Sponsors and exhibitors have big opportunities with hybrid events. After all, they have two sets of attendees to appeal to. For years, planners have been well versed in securing great deals for both exhibitors and sponsors for in-person events. Since Covid, many planners have upskilled and are now monetising virtual events as well. All that needs to happen now is for the planner to bring their skills together and demonstrate the industrial strength power of a hybrid event for sponsors and exhibitors.
Hybrid events are good for sponsors simply because there is more opportunity available to them. They can increase their reach and engage their buyers as never before. They can reach the virtual attendees they cannot see, but also connect with the in-person ones that they physically meet.
A hybrid environment can help with lead generation too. The physical on-site booth can cater to in-person attendees on the trade show floor, while the virtual booth can help them reach out to a wider international audience. This means they could get their international sales teams involved and maybe make it more personal with different languages and so on.
The opportunities are endless. But you need to make sure your tech platform has the tools that allow you to deliver.
6) Will the Data Analytics Deliver?
Data analytics and reporting are important to any type of event. It helps you determine your event’s success and work out what improvements you need to make in the future. The captured data is also one of the main incentives for your sponsors and exhibitors to keep putting money into your event. Depending on the depth of information you want to extract, you could also look at data on what attendees downloaded, which exhibitors and sponsors they interacted with and a lot more besides.
Understanding what type of data your tech can collect and what reports it can generate is critical. Remember if you are using a tech stack as opposed to an all-in-one system, you are going to need to do some work in pulling your hybrid event data together. When looking at your options, keep in mind how much time you will need to correlate your data reporting.

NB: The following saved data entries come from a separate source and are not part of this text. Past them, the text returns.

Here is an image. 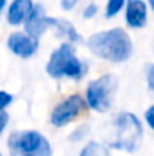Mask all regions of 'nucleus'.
I'll return each mask as SVG.
<instances>
[{
  "instance_id": "nucleus-1",
  "label": "nucleus",
  "mask_w": 154,
  "mask_h": 156,
  "mask_svg": "<svg viewBox=\"0 0 154 156\" xmlns=\"http://www.w3.org/2000/svg\"><path fill=\"white\" fill-rule=\"evenodd\" d=\"M88 47L95 56L110 62L127 61L133 50L132 40L122 29H110L89 37Z\"/></svg>"
},
{
  "instance_id": "nucleus-2",
  "label": "nucleus",
  "mask_w": 154,
  "mask_h": 156,
  "mask_svg": "<svg viewBox=\"0 0 154 156\" xmlns=\"http://www.w3.org/2000/svg\"><path fill=\"white\" fill-rule=\"evenodd\" d=\"M47 73L51 77L68 76L73 79H80L86 73V67L76 56V50L71 44H62L59 49L51 53V58L47 64Z\"/></svg>"
},
{
  "instance_id": "nucleus-3",
  "label": "nucleus",
  "mask_w": 154,
  "mask_h": 156,
  "mask_svg": "<svg viewBox=\"0 0 154 156\" xmlns=\"http://www.w3.org/2000/svg\"><path fill=\"white\" fill-rule=\"evenodd\" d=\"M142 140V124L133 114H121L116 118V140L112 144L115 149L133 152Z\"/></svg>"
},
{
  "instance_id": "nucleus-4",
  "label": "nucleus",
  "mask_w": 154,
  "mask_h": 156,
  "mask_svg": "<svg viewBox=\"0 0 154 156\" xmlns=\"http://www.w3.org/2000/svg\"><path fill=\"white\" fill-rule=\"evenodd\" d=\"M115 90H116V77L112 74H104L100 79L89 83L86 90V102L92 109L98 112H106L112 106Z\"/></svg>"
},
{
  "instance_id": "nucleus-5",
  "label": "nucleus",
  "mask_w": 154,
  "mask_h": 156,
  "mask_svg": "<svg viewBox=\"0 0 154 156\" xmlns=\"http://www.w3.org/2000/svg\"><path fill=\"white\" fill-rule=\"evenodd\" d=\"M85 100L80 96H71L68 99H65L63 102L57 105L53 112H51V123L54 126H65L70 121H73L74 118H77L83 109H85Z\"/></svg>"
},
{
  "instance_id": "nucleus-6",
  "label": "nucleus",
  "mask_w": 154,
  "mask_h": 156,
  "mask_svg": "<svg viewBox=\"0 0 154 156\" xmlns=\"http://www.w3.org/2000/svg\"><path fill=\"white\" fill-rule=\"evenodd\" d=\"M17 147L20 152L30 156H50L51 147L49 141L38 132H26L23 133L18 141Z\"/></svg>"
},
{
  "instance_id": "nucleus-7",
  "label": "nucleus",
  "mask_w": 154,
  "mask_h": 156,
  "mask_svg": "<svg viewBox=\"0 0 154 156\" xmlns=\"http://www.w3.org/2000/svg\"><path fill=\"white\" fill-rule=\"evenodd\" d=\"M8 47L20 58H30L38 49V38H33L27 32H14L8 38Z\"/></svg>"
},
{
  "instance_id": "nucleus-8",
  "label": "nucleus",
  "mask_w": 154,
  "mask_h": 156,
  "mask_svg": "<svg viewBox=\"0 0 154 156\" xmlns=\"http://www.w3.org/2000/svg\"><path fill=\"white\" fill-rule=\"evenodd\" d=\"M47 27H50V17H46L43 6H33L29 17L26 18V32L33 38H39Z\"/></svg>"
},
{
  "instance_id": "nucleus-9",
  "label": "nucleus",
  "mask_w": 154,
  "mask_h": 156,
  "mask_svg": "<svg viewBox=\"0 0 154 156\" xmlns=\"http://www.w3.org/2000/svg\"><path fill=\"white\" fill-rule=\"evenodd\" d=\"M125 20L130 27H142L147 23V5L142 0H127Z\"/></svg>"
},
{
  "instance_id": "nucleus-10",
  "label": "nucleus",
  "mask_w": 154,
  "mask_h": 156,
  "mask_svg": "<svg viewBox=\"0 0 154 156\" xmlns=\"http://www.w3.org/2000/svg\"><path fill=\"white\" fill-rule=\"evenodd\" d=\"M33 9V5H32V0H14L12 5L9 6V11H8V21L9 24H20L23 23L30 11Z\"/></svg>"
},
{
  "instance_id": "nucleus-11",
  "label": "nucleus",
  "mask_w": 154,
  "mask_h": 156,
  "mask_svg": "<svg viewBox=\"0 0 154 156\" xmlns=\"http://www.w3.org/2000/svg\"><path fill=\"white\" fill-rule=\"evenodd\" d=\"M50 26H53L62 37L68 38L70 41L73 43H77L80 41V35L77 34L76 27L70 23V21H65V20H57V18H50Z\"/></svg>"
},
{
  "instance_id": "nucleus-12",
  "label": "nucleus",
  "mask_w": 154,
  "mask_h": 156,
  "mask_svg": "<svg viewBox=\"0 0 154 156\" xmlns=\"http://www.w3.org/2000/svg\"><path fill=\"white\" fill-rule=\"evenodd\" d=\"M80 156H106V149L101 144L97 143H89L86 144V147L82 150Z\"/></svg>"
},
{
  "instance_id": "nucleus-13",
  "label": "nucleus",
  "mask_w": 154,
  "mask_h": 156,
  "mask_svg": "<svg viewBox=\"0 0 154 156\" xmlns=\"http://www.w3.org/2000/svg\"><path fill=\"white\" fill-rule=\"evenodd\" d=\"M124 2L125 0H109L107 2V8H106V17L116 15L121 11V8L124 6Z\"/></svg>"
},
{
  "instance_id": "nucleus-14",
  "label": "nucleus",
  "mask_w": 154,
  "mask_h": 156,
  "mask_svg": "<svg viewBox=\"0 0 154 156\" xmlns=\"http://www.w3.org/2000/svg\"><path fill=\"white\" fill-rule=\"evenodd\" d=\"M85 133H88V126H82V127H79V129L76 130V133H73V135L70 136V140H73V141H79Z\"/></svg>"
},
{
  "instance_id": "nucleus-15",
  "label": "nucleus",
  "mask_w": 154,
  "mask_h": 156,
  "mask_svg": "<svg viewBox=\"0 0 154 156\" xmlns=\"http://www.w3.org/2000/svg\"><path fill=\"white\" fill-rule=\"evenodd\" d=\"M0 97H2V102H0V108H2V109H5L8 105L12 102V96L8 94L6 91H2V93H0Z\"/></svg>"
},
{
  "instance_id": "nucleus-16",
  "label": "nucleus",
  "mask_w": 154,
  "mask_h": 156,
  "mask_svg": "<svg viewBox=\"0 0 154 156\" xmlns=\"http://www.w3.org/2000/svg\"><path fill=\"white\" fill-rule=\"evenodd\" d=\"M145 120H147V123L150 124V127L154 130V105L151 108H148V111L145 112Z\"/></svg>"
},
{
  "instance_id": "nucleus-17",
  "label": "nucleus",
  "mask_w": 154,
  "mask_h": 156,
  "mask_svg": "<svg viewBox=\"0 0 154 156\" xmlns=\"http://www.w3.org/2000/svg\"><path fill=\"white\" fill-rule=\"evenodd\" d=\"M97 11H98V8L94 5V3H91L86 9H85V12H83V15H85V18H92L95 14H97Z\"/></svg>"
},
{
  "instance_id": "nucleus-18",
  "label": "nucleus",
  "mask_w": 154,
  "mask_h": 156,
  "mask_svg": "<svg viewBox=\"0 0 154 156\" xmlns=\"http://www.w3.org/2000/svg\"><path fill=\"white\" fill-rule=\"evenodd\" d=\"M147 80H148V87H150V90L154 91V65H150V68H148Z\"/></svg>"
},
{
  "instance_id": "nucleus-19",
  "label": "nucleus",
  "mask_w": 154,
  "mask_h": 156,
  "mask_svg": "<svg viewBox=\"0 0 154 156\" xmlns=\"http://www.w3.org/2000/svg\"><path fill=\"white\" fill-rule=\"evenodd\" d=\"M60 3H62V8H63L65 11H70V9H73V8L76 6L77 0H62Z\"/></svg>"
},
{
  "instance_id": "nucleus-20",
  "label": "nucleus",
  "mask_w": 154,
  "mask_h": 156,
  "mask_svg": "<svg viewBox=\"0 0 154 156\" xmlns=\"http://www.w3.org/2000/svg\"><path fill=\"white\" fill-rule=\"evenodd\" d=\"M0 118H2V129L0 130H5V127H6V123H8V114H6V111L5 109H2V114H0Z\"/></svg>"
},
{
  "instance_id": "nucleus-21",
  "label": "nucleus",
  "mask_w": 154,
  "mask_h": 156,
  "mask_svg": "<svg viewBox=\"0 0 154 156\" xmlns=\"http://www.w3.org/2000/svg\"><path fill=\"white\" fill-rule=\"evenodd\" d=\"M5 5H6V0H2V2H0V6L5 8Z\"/></svg>"
},
{
  "instance_id": "nucleus-22",
  "label": "nucleus",
  "mask_w": 154,
  "mask_h": 156,
  "mask_svg": "<svg viewBox=\"0 0 154 156\" xmlns=\"http://www.w3.org/2000/svg\"><path fill=\"white\" fill-rule=\"evenodd\" d=\"M150 2V5H151V8H153V11H154V0H148Z\"/></svg>"
},
{
  "instance_id": "nucleus-23",
  "label": "nucleus",
  "mask_w": 154,
  "mask_h": 156,
  "mask_svg": "<svg viewBox=\"0 0 154 156\" xmlns=\"http://www.w3.org/2000/svg\"><path fill=\"white\" fill-rule=\"evenodd\" d=\"M26 156H30V155H26Z\"/></svg>"
}]
</instances>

Conclusion – Be Hybrid Ready
Love them or hate them, hybrid events are very much part of the events landscape now. They are more complex; they require more work and they force you to re-consider what tech you need to support your events.
You can of course, stitch a tech stack together. And there could be good reasons for that. For example, some tech providers specialise in one area and are known to be experts in it. You may wish to take advantage of that.
However, with each separate tech component comes additional work. Things such as understanding how best to manage the relationship, dealing with additional data sets and being sure that the out of hours support will be available are just some of the issues to be addressed.
Whilst the format of events is changing, the expectations of attendees and stakeholders is only ever going to increase. And the tech you end up using should be able to meet these new demands.